The Brexit spectacle

Thomas Watts

In his 1973 essay Approaches to What? French philosopher and writer Georges Perec contemplated humanity’s obsession with spectacle:


“What speaks to us, seemingly, is the big event…the front-page splash. The daily newspapers talk of everything but the daily.”

In our haste to measure what can be considered as historical or extraordinary, we can forget to take in the quotidian “infra-ordinary”. Perhaps such a malaise can be best characterised, in financial terms at least, by the domestic economy, where despite the prominent events in Westminster, UK plc continues to exhibit a certain robustness. With new Prime Minister Boris Johnson grabbing the headlines for his resolute “do or die” strategy of leaving the EU by 31 October, much has been made of the hurdles he, like his predecessor, has faced within government.

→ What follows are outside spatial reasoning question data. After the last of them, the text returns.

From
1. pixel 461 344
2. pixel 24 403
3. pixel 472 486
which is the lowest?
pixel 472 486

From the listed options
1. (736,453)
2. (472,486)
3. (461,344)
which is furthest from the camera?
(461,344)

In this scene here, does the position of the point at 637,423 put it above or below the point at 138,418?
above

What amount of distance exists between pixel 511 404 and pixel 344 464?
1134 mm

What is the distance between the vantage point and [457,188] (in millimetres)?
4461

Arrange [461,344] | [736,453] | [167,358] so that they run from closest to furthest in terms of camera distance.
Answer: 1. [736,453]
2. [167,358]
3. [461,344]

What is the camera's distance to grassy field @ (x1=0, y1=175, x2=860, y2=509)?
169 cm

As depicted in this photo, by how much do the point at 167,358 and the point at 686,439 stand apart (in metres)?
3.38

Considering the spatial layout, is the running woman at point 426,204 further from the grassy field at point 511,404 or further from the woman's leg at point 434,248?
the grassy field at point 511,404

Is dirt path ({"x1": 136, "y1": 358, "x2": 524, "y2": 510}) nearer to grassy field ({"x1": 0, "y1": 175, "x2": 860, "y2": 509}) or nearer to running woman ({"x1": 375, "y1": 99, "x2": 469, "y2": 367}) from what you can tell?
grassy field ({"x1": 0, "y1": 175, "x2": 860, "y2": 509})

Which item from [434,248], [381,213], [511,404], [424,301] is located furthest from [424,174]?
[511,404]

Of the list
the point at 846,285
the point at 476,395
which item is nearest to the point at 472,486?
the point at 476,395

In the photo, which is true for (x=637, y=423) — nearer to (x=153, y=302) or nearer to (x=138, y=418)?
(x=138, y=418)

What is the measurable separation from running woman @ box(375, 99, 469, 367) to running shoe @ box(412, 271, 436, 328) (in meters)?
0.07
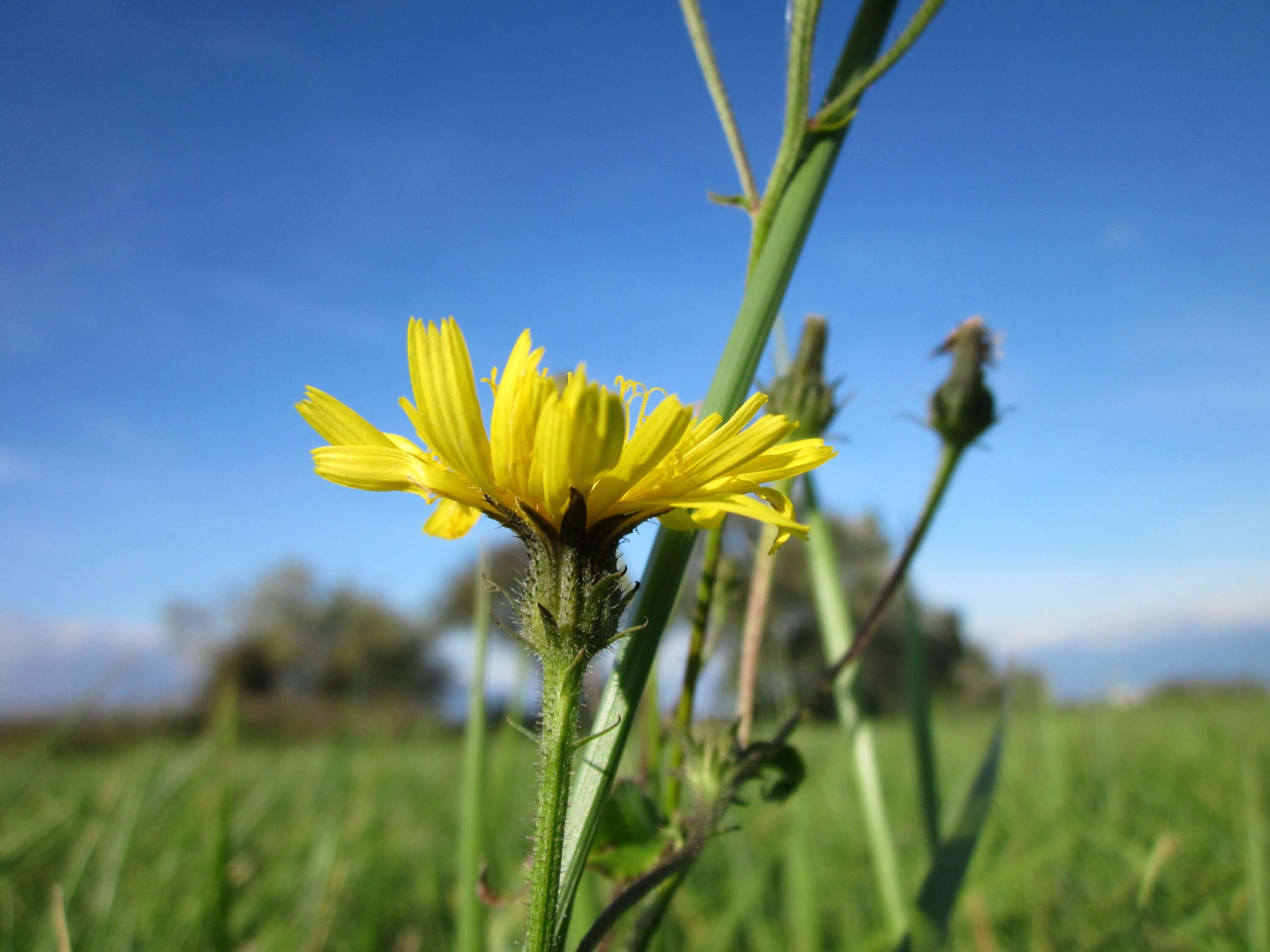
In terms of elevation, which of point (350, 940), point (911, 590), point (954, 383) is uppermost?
point (954, 383)

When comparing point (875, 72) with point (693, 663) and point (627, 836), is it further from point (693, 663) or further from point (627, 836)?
point (627, 836)

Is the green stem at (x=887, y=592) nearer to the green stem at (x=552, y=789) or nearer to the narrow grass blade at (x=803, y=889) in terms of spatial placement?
the green stem at (x=552, y=789)

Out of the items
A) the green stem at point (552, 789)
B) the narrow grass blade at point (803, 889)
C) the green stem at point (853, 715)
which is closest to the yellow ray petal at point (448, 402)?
the green stem at point (552, 789)

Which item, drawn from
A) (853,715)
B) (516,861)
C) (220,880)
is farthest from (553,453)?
(516,861)

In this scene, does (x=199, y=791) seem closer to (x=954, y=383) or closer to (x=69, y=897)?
(x=69, y=897)

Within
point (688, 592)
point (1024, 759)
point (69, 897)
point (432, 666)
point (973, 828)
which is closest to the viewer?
point (973, 828)

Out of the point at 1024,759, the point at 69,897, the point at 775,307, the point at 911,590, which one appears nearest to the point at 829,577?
the point at 911,590

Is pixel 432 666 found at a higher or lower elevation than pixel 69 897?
higher
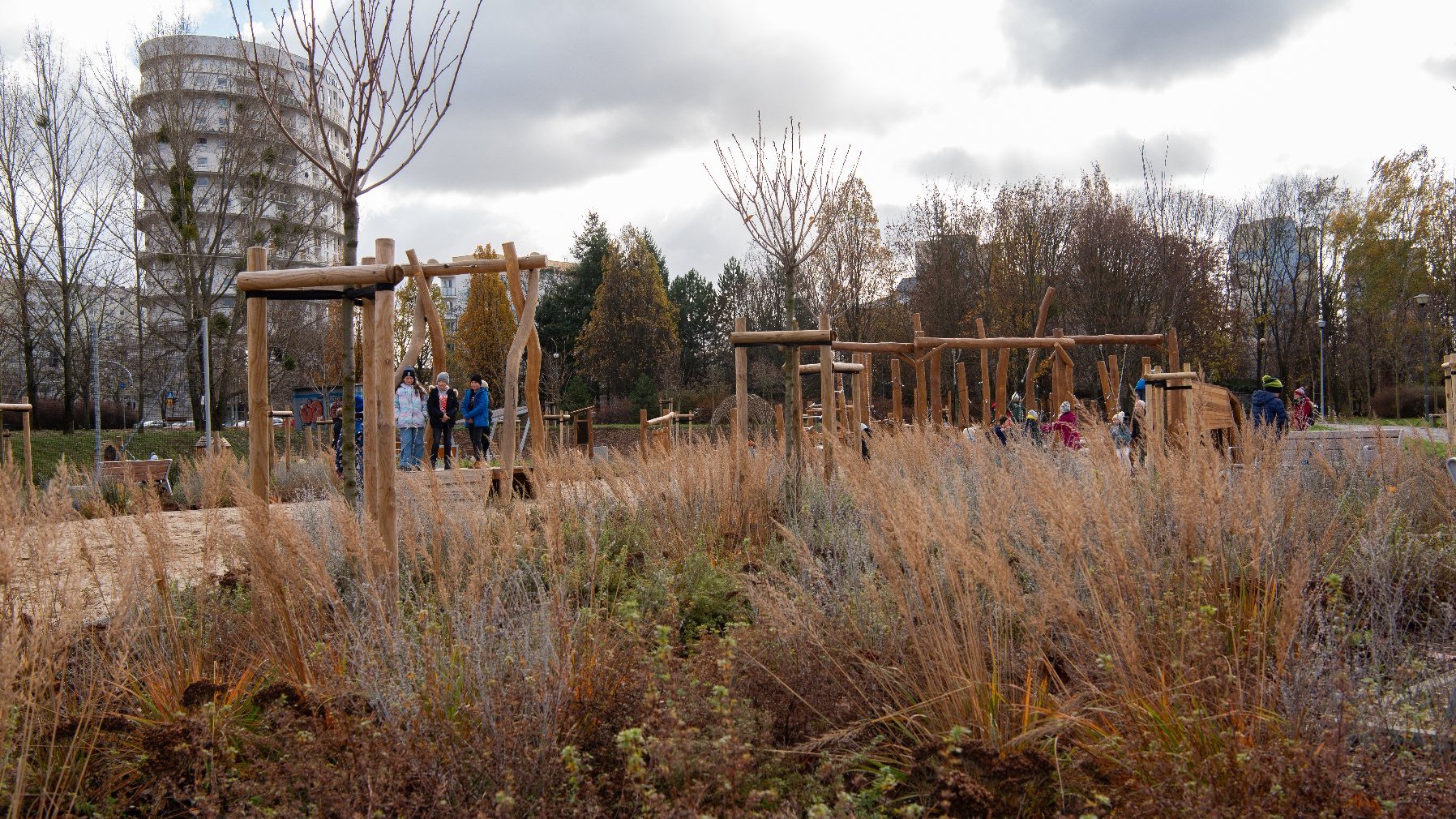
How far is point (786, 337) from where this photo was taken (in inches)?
267

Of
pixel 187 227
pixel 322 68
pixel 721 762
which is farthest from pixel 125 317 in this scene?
pixel 721 762

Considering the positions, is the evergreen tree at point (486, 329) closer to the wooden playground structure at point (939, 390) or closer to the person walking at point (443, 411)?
the wooden playground structure at point (939, 390)

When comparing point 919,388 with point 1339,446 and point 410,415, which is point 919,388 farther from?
point 410,415

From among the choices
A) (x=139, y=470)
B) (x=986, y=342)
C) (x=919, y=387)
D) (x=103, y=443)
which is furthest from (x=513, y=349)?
(x=103, y=443)

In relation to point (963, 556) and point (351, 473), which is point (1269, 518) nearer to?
point (963, 556)

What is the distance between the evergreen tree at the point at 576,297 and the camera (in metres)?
38.2

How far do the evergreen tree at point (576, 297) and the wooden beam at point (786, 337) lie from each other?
3184 centimetres

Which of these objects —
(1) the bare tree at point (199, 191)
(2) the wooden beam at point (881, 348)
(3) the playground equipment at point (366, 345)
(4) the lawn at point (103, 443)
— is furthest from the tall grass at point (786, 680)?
(1) the bare tree at point (199, 191)

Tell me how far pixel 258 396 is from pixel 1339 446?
7.30 metres

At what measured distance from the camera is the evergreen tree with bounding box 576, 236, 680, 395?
36.2 m

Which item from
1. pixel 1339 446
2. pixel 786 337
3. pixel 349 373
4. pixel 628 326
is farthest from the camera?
pixel 628 326

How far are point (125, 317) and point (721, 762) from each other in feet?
106

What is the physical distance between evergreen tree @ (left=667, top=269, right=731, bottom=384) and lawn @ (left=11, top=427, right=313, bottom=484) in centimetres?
1973

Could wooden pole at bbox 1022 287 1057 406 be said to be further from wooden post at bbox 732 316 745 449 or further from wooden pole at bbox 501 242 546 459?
wooden pole at bbox 501 242 546 459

Mr. Johnson has made it abundantly clear since the genesis of his tenure that his administration, despite a now non-existent majority, will not be “held to ransom” by MPs. Any Conservatives that voted against the party line on being able to leave the EU without a deal have now been de-selected, including ex-Chancellor Philip Hammond. The beginning of September has also seen both the electorate and news broadcasters alike scrambling for their political dictionaries to check a word that had remained buried at the back of even the most knowledgeable commentator’s lexicon; prorogation. Although the courts have now ruled the closure of parliament for five weeks unlawful, we must wait to see if a potentially reconvened parliament can break the impasse with the clock running down.

With fears over a no-deal Brexit still driving domestic markets, it would seem that time is now very much at a premium, a concern acknowledged on both sides as the European Commission President, Jean-Claude Juncker, admitted that there is “very little time remaining” to secure a final agreement.

They say time is money; in this case quite literally with sterling acting as a key Brexit Barometer, charting the ebbs and flows of negotiations. Taking its cues from the usual cocktail of ministerial votes, murmurings in Brussels and political soundbites, the pound has been rangebound between $1.20 and $1.30 since the summer months[1].

And yet, despite the inability of politicians to find a conclusion to what many have termed the biggest domestic political crisis since World War II, the UK economy has failed to come to the shuddering halt many predicted it might. If we put aside all the, as Perec would put it, front page splash, we can see that much of the doom forecast has failed to materialise. The labour market is usually one of the most valuable ways to gauge the strength of an economy, with figures showing that average hourly earnings have soared to an 11-year high[2], comfortably exceeding the cost of living, and with statistics also showing that employment is at its highest rate since 1971[3].

Whilst headlines paint a forlorn picture of delayed investment and mothballed highstreets, retail sales remain surprisingly robust. Data from the summer showed that consumers continue to prop up the UK economy with the strongest growth in online shopping for three years[4]. Whilst logic would dictate that Brexit uncertainty would have prompted many to tighten their belts, it appears consumers continue to take any Brexit ambiguity caused in their stride.

Although such numbers can take a backseat to events in Westminster, they are still vitally important to economists and show us how the core of the economy is performing. As Perec summarises:

“It matters a lot to me that they should seem trivial and futile: that’s exactly what makes them just as essential.”

With the Brexit deadline drawing ever closer, the divorce date, Halloween, a day known for its fascination with spectacle, may send chills down the spine of some investors but a focus on the almost mundane, from an investment point of view, really is essential.